* EXERCISE DESCRIPTION: All lines holding the string "annotators" should be copied from the data below.

* RECORDS TO USE:
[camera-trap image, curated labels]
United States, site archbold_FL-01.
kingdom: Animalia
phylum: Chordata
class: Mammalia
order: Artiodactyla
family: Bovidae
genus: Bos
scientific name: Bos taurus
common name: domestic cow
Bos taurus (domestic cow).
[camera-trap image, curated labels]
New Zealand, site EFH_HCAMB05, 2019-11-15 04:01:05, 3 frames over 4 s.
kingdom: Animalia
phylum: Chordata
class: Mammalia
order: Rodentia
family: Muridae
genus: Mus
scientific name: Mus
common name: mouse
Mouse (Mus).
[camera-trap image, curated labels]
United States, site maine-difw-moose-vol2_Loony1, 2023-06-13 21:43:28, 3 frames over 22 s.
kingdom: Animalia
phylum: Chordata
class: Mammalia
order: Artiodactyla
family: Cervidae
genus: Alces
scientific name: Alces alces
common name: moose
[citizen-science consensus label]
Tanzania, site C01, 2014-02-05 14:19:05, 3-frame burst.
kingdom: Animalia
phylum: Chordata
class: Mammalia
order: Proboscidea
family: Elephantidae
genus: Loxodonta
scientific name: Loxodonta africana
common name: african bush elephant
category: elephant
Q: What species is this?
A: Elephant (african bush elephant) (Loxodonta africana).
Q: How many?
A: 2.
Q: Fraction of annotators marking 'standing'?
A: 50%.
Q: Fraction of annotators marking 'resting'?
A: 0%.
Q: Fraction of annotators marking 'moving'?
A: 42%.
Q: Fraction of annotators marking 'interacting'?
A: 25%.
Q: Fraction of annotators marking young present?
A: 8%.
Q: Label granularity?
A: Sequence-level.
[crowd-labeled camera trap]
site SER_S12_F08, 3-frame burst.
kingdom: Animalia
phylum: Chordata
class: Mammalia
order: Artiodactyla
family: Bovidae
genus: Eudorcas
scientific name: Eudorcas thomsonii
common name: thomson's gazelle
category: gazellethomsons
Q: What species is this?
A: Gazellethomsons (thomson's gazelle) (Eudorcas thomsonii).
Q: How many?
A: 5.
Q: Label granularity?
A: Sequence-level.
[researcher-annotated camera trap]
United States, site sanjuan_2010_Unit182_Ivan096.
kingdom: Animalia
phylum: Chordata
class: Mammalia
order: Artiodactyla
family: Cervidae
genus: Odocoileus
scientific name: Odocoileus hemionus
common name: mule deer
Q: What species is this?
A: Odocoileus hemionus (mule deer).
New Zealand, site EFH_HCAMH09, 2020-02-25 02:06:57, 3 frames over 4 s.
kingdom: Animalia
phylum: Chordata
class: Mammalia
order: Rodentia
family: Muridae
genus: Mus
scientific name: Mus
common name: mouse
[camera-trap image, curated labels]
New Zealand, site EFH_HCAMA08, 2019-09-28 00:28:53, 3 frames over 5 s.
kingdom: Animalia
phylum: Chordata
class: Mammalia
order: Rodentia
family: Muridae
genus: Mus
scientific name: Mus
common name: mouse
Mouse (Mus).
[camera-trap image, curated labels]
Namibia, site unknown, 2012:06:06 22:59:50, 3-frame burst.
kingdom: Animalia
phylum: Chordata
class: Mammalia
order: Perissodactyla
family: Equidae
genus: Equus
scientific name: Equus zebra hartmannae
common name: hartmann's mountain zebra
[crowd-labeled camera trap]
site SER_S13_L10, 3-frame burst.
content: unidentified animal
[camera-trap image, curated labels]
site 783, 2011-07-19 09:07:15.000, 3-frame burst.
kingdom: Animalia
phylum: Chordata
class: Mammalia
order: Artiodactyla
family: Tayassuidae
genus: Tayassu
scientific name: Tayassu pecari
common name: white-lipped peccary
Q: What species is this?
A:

* SOLUTION FOR THIS EXERCISE:
Q: Fraction of annotators marking 'standing'?
Q: Fraction of annotators marking 'resting'?
Q: Fraction of annotators marking 'moving'?
Q: Fraction of annotators marking 'interacting'?
Q: Fraction of annotators marking young present?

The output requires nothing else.